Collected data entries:
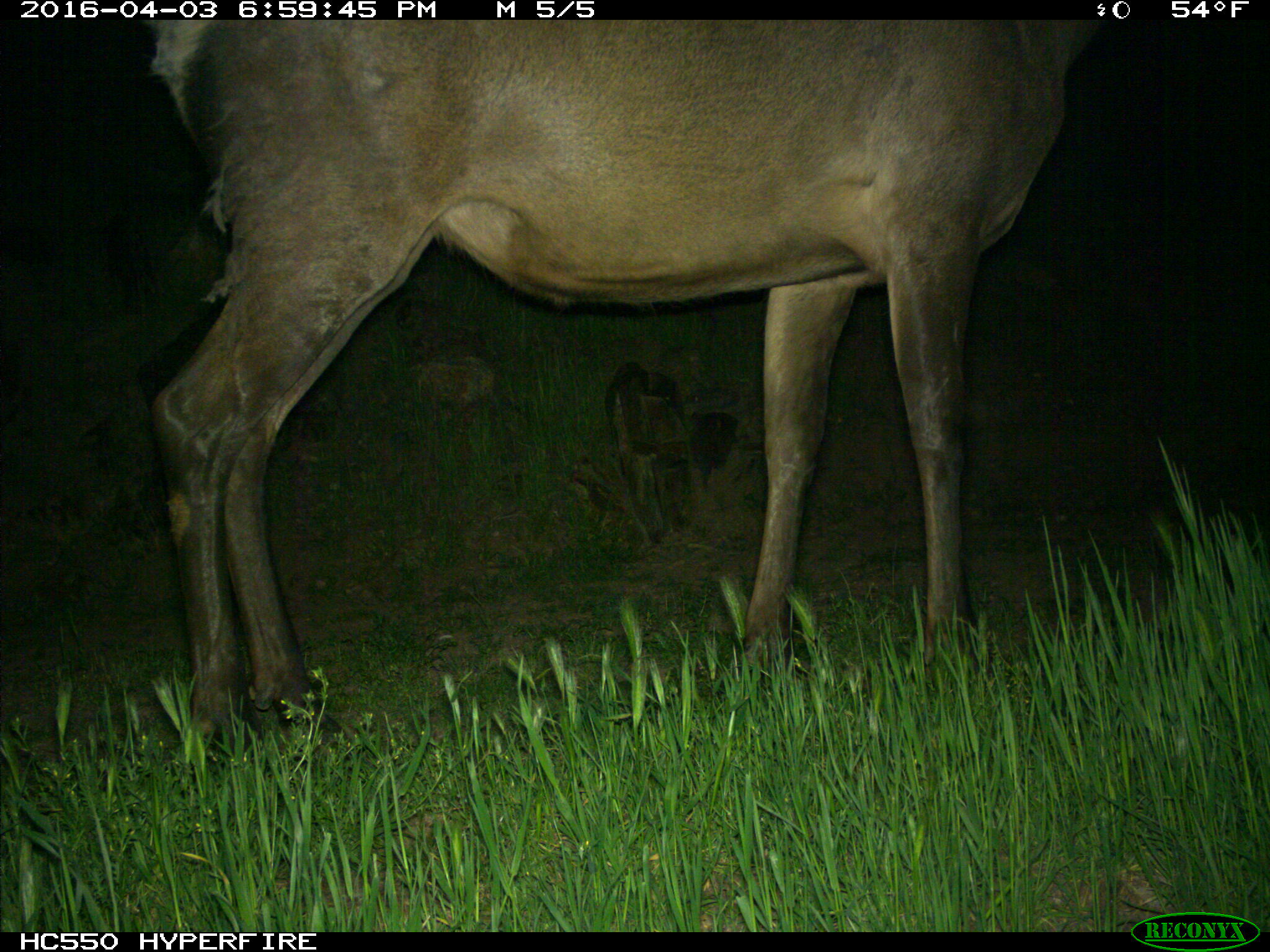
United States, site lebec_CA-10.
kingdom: Animalia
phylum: Chordata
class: Mammalia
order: Artiodactyla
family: Cervidae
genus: Cervus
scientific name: Cervus canadensis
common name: elk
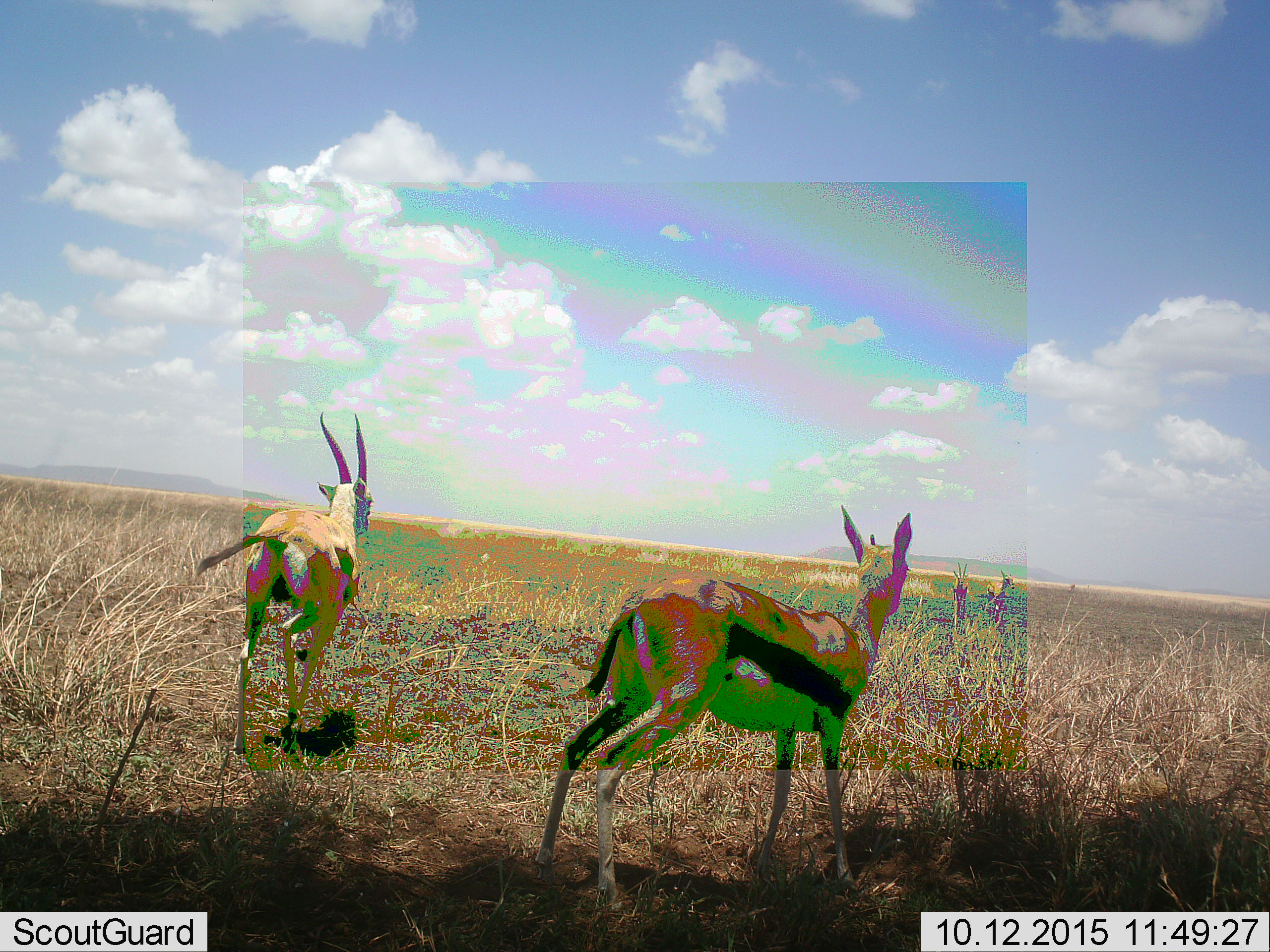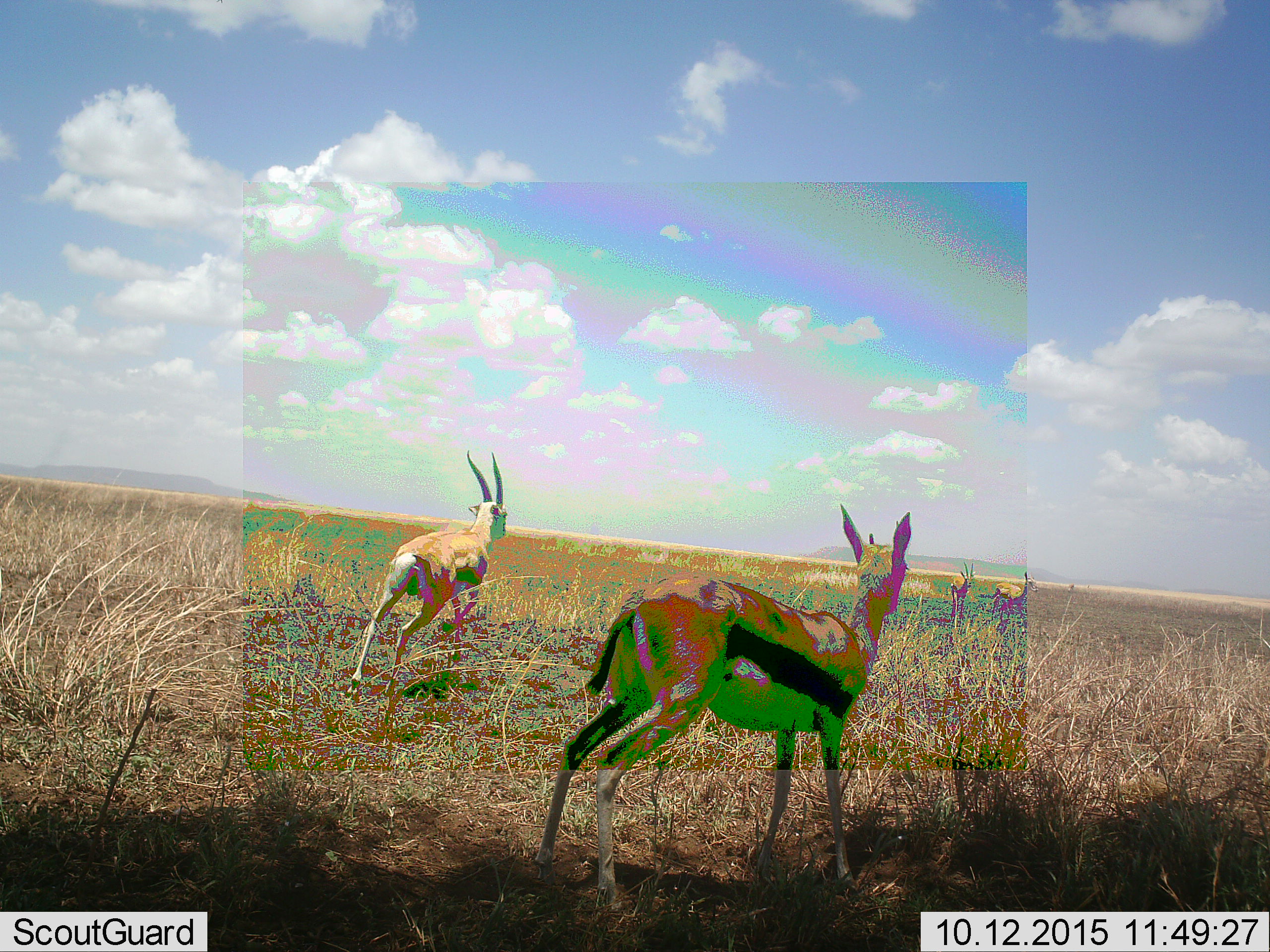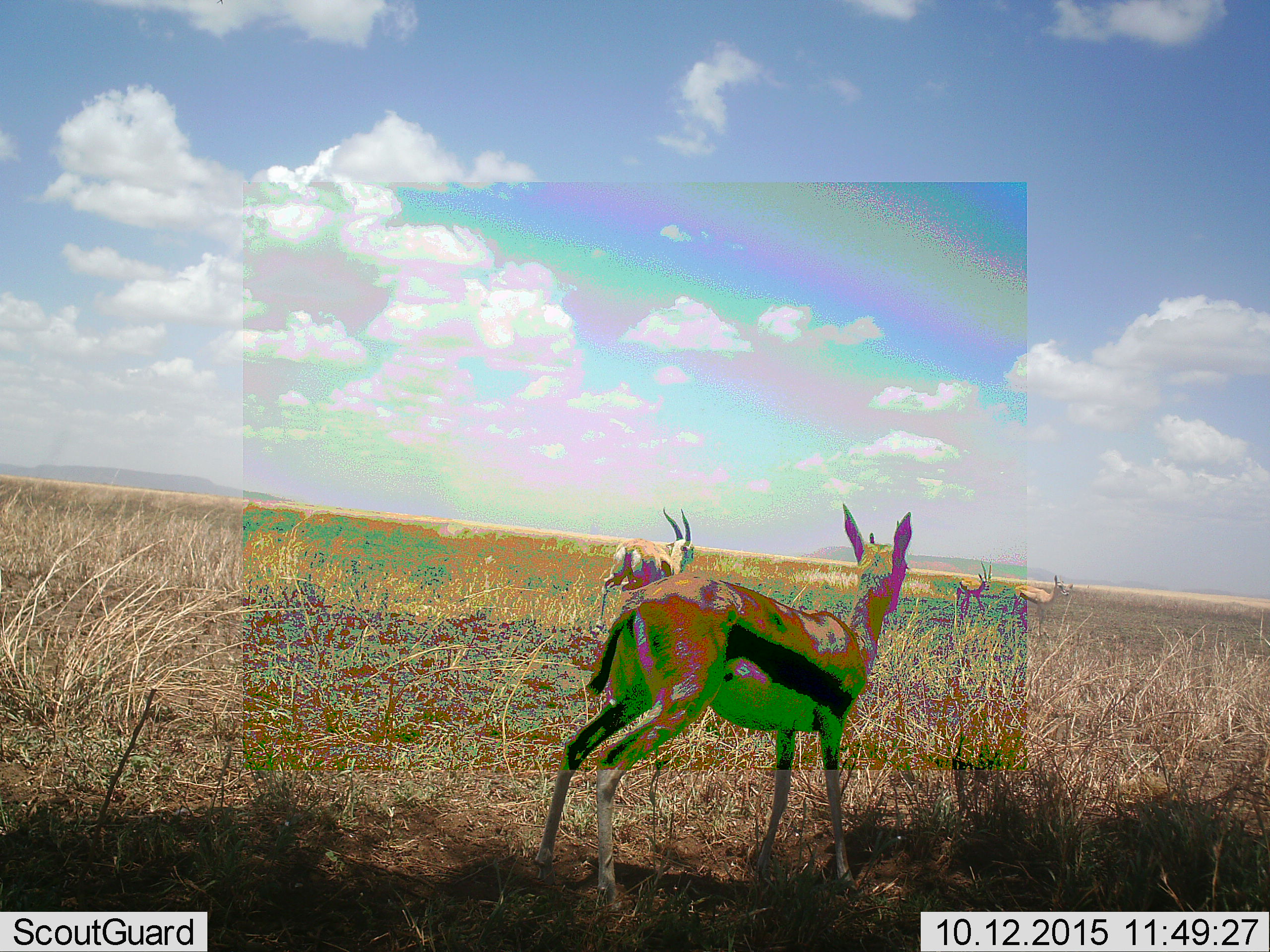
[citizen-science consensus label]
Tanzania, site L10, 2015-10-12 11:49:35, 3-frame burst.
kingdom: Animalia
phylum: Chordata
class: Mammalia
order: Artiodactyla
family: Bovidae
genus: Eudorcas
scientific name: Eudorcas thomsonii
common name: thomson's gazelle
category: gazellethomsons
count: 4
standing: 100%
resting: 0%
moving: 75%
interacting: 0%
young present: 0%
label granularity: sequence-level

**Work required**
When you retype the data above, match every line exactly and leave the pictures behind.

**Solved exercise**
United States, site lebec_CA-10.
kingdom: Animalia
phylum: Chordata
class: Mammalia
order: Artiodactyla
family: Cervidae
genus: Cervus
scientific name: Cervus canadensis
common name: elk
[citizen-science consensus label]
Tanzania, site L10, 2015-10-12 11:49:35, 3-frame burst.
kingdom: Animalia
phylum: Chordata
class: Mammalia
order: Artiodactyla
family: Bovidae
genus: Eudorcas
scientific name: Eudorcas thomsonii
common name: thomson's gazelle
category: gazellethomsons
count: 4
standing: 100%
resting: 0%
moving: 75%
interacting: 0%
young present: 0%
label granularity: sequence-level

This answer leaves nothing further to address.